Thursday's Reign of Destruction
Today started out ok. It was 75 and sunny again and the various talk shows on my local NPR affiliate were interesting enough. And then came lunch.
I was in kind of a rush to find some lunch as I hadn't scheduled my deliveries very well and it was 2:30pm by the time I was free. I ended up in Sebastopol which isn't my normal stomping ground, so the restaurants there are foreign to me.
As I drove by a strip mall I noticed a little place that said "Restaurant" above the door. I was indeed searching for a restaurant, and the little window decal declaring that they sell pizza by the slice sealed the deal. I went in and ordered a slice of "Italian Cheese Pizza" and a pink grapefruit juice squeeze, then sat down at a table.
They guy who had taken my order brought over my juice squeeze and a warm iceless glass of water with some stuff floating in it. The couple at the table next to me got the same glass of floaters and they inquired as to what it was. They guy said it was lemon, but upon taking a sip of my water, I detected not a hint of lemon. I concentrated on my juice squeeze.

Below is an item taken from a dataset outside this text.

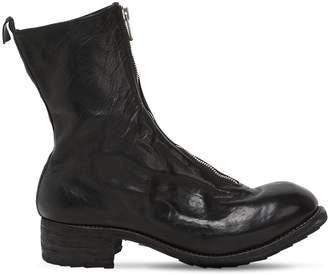 40mm Zip-Up Full Grain Leather Boots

When my pizza arrived I was thoroughly unimpressed. It looked like a Safeway select frozen pizza, and it tasted like the chef had undercooked the box. The dough was oddly hard, and yet felt undercooked at the edges. The cheese wasn't really melty or stringy as cheese should be. It was the taste and consistency of pizza-temperature wax. (Although I'm sure many a scented candle has more taste than this cheese did.)
When I went to pay, the guy asked how the slice was, and just as I was answering I read his shirt: "Slice of Life, Vegan Cuisine." "Um, good," I responded. On the way back to the depot I stopped to buy a Häagen Dazs bar.
When I got home I checked my email, played with Norbert for a while, and then ventured into the bathroom to contemplate life for a while. My contemplation was put on hold as I rounded the corner and discovered glass covering the floor and filling the tub. Apparently while I was at work my right shower door exploded. My first thought was that Norbert was somehow involved, but I was assured that shower doors are made of tempered glass and I would be hard pressed to break it even if I fired Norbert out of a cannon right into the door. (Which I was tempted to do when I first saw the destruction.)
So my shower is out of commission for a day or two. (I really hope it's not more.) And I'm pretty sure my landlord thinks I did it. I'm hoping her parents were home and heard it break sometime between the hours of 8am and 5pm when I was safely North of the Golden Gate Bridge. I want them to know that it wasn't my fault so they can feel bad about me having to scrounge around borrowing people's showers.